▶ **Given passage**:
Id. at 486-87 (footnotes and citation omitted). Our Circuit has applied Heck to an ineffective assistance of counsel claim and barred that claim when no court had reversed, expunged, declared invalid, or called into question the plaintiff's conviction. See Ramos v. Shepherd, 415 F. App'x 48, 49 (10th Cir. 2011). In Ramos v. Shepherd, the plaintiff claimed the deputy public defender who represented him in an underlying criminal case had violated his rights to due process and equal protection and made other claims of ineffective assistance of counsel. 415 F. App'x at 48. The district court dismissed plaintiff's § 1983 claims as ones barred by Heck. Id. The Tenth Circuit affirmed, finding that the holding in Heck barred plaintiff's suit because no court had reversed, expunged, declared invalid, or called into question his conviction. Id. at 49.

▶ **Data below**:
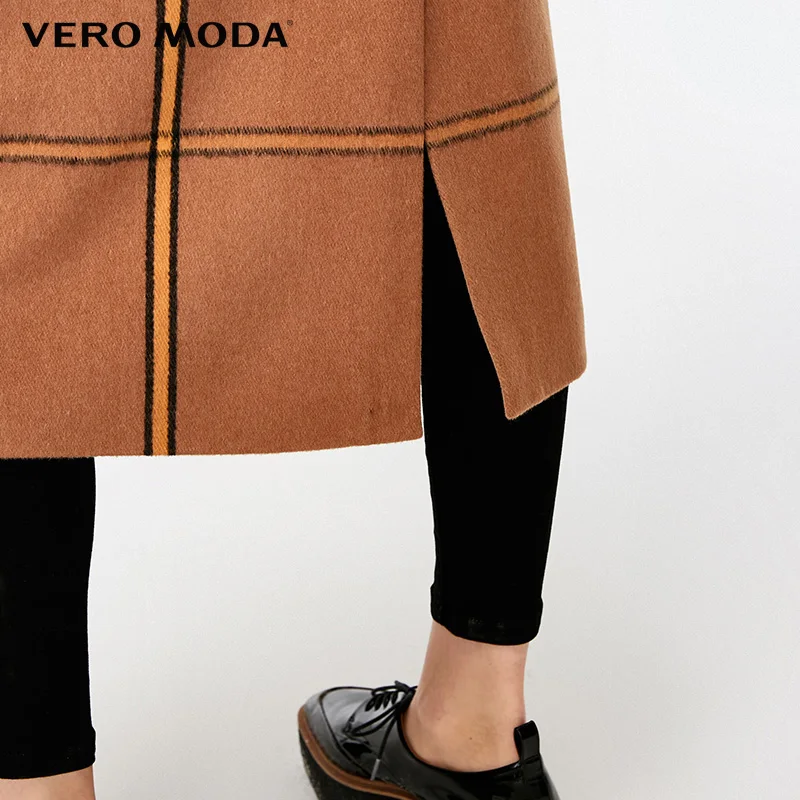 Vero Moda Женское зимнее шерстяное пальто средней длины в клетку | 318327513|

▶ **Things to do**:
A. Using the passage on Heck and ineffective assistance claims, answer these, each on its own line:
(i) Which court decided Ramos v. Shepherd, and in what year?
(ii) Who represented the plaintiff in the underlying criminal case in Ramos?
(iii) What did the district court do with the plaintiff's § 1983 claims?
B. Summarize the passage on Heck and ineffective assistance claims in two sentences.
C. Carry the passage on Heck and ineffective assistance claims forward from its last sentence.

▶ **Answers for the exercise**:
A.
(i) The Tenth Circuit, in 2011.
(ii) A deputy public defender.
(iii) It dismissed them as barred by Heck.

B. The Tenth Circuit has applied Heck to bar an ineffective assistance of counsel claim when no court had reversed, expunged, declared invalid, or called into question the plaintiff's conviction. In Ramos v. Shepherd, the plaintiff's § 1983 claims against the deputy public defender who represented him were dismissed as barred by Heck, and the Tenth Circuit affirmed on that ground.

C.
         Our court also held that Heck bars claims against a public defender for legal malpractice and negligence. See Martinez v. Wurtz, No. 08-3008-SAC, 2008 WL 1867986, at *1 (D. Kan. Apr. 24, 2008). In Martinez v. Wurtz, the plaintiff sued his public defender for legal malpractice and negligence. Id. In response to an earlier Order, the plaintiff argued that he was not claiming his defense counsel was ineffective. Id. at *2. Despite plaintiff's response, the court found that the plaintiff's claims presented constitutional challenges to the legal representation he had received in his criminal proceeding. Because plaintiff's criminal proceedings had not concluded in his favor, the claims were premature under Heck. Id.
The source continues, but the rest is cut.